The Hunt for Moby-Dick
The Hunt for Moby-Dick
Written and Presented by
PHILIP HOARE
Directed by
ADAM LOW
Produced by
MARTIN ROSENBAUM
Executive Producer
ANTHONY WALL
A Lone Star Production for BBC Arena
Arena: The Hunt for Moby-Dick
In this feature-length adventure documentary, four years in the making and filmed in
England, America, and the Azores, acclaimed writer and authority on whales, Philip
Hoare, confronts man’s relationship with the whale and brings it into startling new focus
through Moby-Dick - a 19th century novel that resounds with 21st century relevance. In its
story of Captain Ahab’s obsessive pursuit of the great White Whale on the high seas,
Philip Hoare draws parallels to the current ‘war on terror’, from 9/11 to Iraq.

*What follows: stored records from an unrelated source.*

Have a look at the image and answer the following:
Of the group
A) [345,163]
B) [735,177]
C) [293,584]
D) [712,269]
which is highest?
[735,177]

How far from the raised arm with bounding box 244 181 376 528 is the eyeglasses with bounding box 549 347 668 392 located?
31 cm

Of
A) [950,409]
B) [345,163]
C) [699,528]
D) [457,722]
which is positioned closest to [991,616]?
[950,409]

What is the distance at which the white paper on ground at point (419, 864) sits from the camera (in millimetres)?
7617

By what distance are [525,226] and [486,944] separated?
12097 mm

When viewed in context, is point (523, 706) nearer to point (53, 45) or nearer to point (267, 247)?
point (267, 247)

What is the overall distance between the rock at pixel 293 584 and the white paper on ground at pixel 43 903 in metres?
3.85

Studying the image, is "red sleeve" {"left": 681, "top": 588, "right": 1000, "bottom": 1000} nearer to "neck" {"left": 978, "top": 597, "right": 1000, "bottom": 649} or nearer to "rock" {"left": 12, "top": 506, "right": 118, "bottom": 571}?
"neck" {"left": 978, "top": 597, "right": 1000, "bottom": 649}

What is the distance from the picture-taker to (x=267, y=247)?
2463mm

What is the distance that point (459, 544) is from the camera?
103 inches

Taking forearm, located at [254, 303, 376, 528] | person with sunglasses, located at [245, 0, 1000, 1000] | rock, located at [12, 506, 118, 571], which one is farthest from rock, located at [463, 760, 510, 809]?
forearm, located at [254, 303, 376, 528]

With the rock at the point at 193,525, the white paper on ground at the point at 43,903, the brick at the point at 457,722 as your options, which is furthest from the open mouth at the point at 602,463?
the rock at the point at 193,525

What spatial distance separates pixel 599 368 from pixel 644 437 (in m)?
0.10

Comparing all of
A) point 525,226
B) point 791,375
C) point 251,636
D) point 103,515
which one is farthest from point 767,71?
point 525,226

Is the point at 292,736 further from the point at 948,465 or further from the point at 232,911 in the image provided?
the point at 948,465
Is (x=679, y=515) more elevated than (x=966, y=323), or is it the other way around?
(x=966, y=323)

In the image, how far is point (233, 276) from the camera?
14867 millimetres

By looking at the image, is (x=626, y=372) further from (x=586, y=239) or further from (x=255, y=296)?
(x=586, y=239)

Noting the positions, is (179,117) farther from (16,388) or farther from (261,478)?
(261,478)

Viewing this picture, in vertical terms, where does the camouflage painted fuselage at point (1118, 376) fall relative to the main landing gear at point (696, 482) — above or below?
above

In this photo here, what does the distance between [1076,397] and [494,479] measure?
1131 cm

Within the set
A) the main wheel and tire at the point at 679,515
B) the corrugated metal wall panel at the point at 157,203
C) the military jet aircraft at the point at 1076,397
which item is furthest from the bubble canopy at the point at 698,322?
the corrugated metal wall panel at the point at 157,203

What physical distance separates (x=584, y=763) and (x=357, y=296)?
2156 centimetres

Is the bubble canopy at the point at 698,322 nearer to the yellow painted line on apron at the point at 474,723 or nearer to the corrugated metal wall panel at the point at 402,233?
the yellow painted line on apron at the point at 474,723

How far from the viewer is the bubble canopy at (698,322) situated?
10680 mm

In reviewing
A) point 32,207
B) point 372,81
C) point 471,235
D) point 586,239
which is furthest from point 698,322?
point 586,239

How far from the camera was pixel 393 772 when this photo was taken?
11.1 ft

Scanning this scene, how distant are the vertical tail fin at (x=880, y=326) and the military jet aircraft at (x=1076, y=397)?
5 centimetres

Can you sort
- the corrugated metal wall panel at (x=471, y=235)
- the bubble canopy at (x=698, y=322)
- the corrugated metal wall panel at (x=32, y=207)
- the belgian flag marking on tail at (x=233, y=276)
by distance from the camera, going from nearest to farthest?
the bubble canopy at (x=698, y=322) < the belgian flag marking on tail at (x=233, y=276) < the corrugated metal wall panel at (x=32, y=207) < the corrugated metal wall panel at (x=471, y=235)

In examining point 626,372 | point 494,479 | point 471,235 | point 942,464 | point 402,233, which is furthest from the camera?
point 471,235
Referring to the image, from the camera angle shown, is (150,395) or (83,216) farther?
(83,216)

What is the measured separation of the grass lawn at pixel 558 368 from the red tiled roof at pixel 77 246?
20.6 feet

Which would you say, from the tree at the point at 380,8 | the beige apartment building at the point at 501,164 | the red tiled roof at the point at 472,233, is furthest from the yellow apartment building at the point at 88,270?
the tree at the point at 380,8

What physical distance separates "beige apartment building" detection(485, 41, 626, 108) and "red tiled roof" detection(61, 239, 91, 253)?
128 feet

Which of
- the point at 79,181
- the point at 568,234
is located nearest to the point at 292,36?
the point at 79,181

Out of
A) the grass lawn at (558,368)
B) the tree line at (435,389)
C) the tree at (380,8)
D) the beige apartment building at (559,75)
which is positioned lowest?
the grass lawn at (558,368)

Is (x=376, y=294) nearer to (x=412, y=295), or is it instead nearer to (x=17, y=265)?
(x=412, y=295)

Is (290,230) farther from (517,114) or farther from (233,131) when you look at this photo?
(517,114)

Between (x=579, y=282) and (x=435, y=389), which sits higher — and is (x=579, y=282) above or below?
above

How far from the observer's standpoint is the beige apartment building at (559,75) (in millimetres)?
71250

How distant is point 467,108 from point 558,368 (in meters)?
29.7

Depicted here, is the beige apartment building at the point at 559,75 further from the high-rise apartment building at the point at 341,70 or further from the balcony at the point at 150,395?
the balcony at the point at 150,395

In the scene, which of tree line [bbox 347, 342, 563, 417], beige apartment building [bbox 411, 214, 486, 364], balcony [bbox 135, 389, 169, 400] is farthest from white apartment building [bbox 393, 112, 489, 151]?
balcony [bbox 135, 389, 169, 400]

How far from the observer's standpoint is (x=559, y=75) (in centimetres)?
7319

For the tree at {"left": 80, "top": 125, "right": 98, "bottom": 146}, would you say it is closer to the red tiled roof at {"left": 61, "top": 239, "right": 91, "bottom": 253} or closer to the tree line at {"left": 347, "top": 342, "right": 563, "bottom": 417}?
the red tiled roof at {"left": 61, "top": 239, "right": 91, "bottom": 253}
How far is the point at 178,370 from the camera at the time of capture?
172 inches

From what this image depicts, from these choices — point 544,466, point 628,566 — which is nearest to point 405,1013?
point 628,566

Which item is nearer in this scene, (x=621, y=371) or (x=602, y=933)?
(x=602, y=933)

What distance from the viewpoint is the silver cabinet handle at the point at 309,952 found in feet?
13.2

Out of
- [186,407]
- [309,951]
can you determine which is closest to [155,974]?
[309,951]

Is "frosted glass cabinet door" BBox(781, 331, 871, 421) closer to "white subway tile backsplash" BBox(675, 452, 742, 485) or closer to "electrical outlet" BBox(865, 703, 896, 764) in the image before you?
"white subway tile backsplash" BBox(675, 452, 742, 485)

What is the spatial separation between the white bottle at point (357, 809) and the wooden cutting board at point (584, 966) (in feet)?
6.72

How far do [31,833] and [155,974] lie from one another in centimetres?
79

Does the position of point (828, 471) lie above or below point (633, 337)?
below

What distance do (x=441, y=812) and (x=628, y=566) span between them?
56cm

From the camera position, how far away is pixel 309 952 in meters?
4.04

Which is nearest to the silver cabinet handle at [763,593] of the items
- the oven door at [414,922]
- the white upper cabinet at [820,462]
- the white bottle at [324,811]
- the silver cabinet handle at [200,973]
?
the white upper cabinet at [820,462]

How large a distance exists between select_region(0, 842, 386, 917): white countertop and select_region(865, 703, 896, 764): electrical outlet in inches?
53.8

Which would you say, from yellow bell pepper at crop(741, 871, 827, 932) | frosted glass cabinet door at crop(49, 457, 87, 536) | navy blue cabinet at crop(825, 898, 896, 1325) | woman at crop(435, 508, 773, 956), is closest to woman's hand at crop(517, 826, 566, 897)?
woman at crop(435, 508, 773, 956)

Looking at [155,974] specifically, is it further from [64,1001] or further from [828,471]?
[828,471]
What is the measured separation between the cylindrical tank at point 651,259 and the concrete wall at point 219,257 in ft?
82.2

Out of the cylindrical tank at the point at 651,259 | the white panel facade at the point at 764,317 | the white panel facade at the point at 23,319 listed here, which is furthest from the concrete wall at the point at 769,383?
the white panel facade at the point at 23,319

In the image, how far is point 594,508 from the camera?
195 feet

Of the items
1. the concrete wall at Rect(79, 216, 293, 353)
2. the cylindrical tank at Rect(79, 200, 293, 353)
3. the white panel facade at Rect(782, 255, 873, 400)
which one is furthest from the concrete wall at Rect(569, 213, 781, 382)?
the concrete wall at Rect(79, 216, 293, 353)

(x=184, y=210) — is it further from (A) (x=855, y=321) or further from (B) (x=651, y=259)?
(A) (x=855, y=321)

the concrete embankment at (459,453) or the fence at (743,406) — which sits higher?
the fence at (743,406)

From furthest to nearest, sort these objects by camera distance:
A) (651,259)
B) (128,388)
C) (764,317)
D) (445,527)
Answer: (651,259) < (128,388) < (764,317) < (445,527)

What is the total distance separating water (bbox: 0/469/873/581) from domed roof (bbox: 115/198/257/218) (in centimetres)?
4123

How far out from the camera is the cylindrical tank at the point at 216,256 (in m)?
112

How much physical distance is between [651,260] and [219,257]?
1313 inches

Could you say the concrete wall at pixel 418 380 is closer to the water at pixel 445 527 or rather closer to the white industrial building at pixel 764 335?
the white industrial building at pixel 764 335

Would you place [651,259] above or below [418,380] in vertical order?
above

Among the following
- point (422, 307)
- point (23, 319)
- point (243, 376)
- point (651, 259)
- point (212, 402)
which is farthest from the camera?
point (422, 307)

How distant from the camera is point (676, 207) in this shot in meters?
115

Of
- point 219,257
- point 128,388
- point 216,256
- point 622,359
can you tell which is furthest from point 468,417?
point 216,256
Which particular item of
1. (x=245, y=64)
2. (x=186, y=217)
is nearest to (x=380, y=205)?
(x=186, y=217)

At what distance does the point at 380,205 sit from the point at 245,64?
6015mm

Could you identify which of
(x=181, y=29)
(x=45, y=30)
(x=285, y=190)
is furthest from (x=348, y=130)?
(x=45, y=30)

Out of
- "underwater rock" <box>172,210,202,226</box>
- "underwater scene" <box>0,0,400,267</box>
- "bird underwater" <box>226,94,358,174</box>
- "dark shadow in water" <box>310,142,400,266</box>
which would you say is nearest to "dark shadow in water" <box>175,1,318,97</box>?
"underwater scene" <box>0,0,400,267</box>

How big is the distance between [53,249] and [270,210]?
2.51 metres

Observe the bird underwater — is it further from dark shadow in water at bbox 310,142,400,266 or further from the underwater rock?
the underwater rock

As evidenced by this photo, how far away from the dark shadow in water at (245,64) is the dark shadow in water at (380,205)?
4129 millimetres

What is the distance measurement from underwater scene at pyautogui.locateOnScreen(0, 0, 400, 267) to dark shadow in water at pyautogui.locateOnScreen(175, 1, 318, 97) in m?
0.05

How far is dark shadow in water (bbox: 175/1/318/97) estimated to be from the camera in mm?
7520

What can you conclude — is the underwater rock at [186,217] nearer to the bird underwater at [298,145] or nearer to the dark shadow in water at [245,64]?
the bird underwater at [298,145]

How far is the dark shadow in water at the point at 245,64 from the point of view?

In just one hundred years man has moved from dramatic battles when whalers pitted
themselves against the greatest predator on earth, to the sense of awe we now feel as we
witness the gentle giants which still populate the open ocean. Yet those issues of human
history and natural history remain vividly apparent. Barely a week goes by without a
whale-related story in the national and international media – from the whale which swam
up the Thames to the controversial whaling still carried out in the Southern Ocean. Now,
embarking on his own odyssey like Herman Melville’s ambiguous hero, Ishmael, Hoare
asks: What lies behind our perennial fascination with the whale? What is the truth behind
Moby-Dick, and how does it reflect on our modern world?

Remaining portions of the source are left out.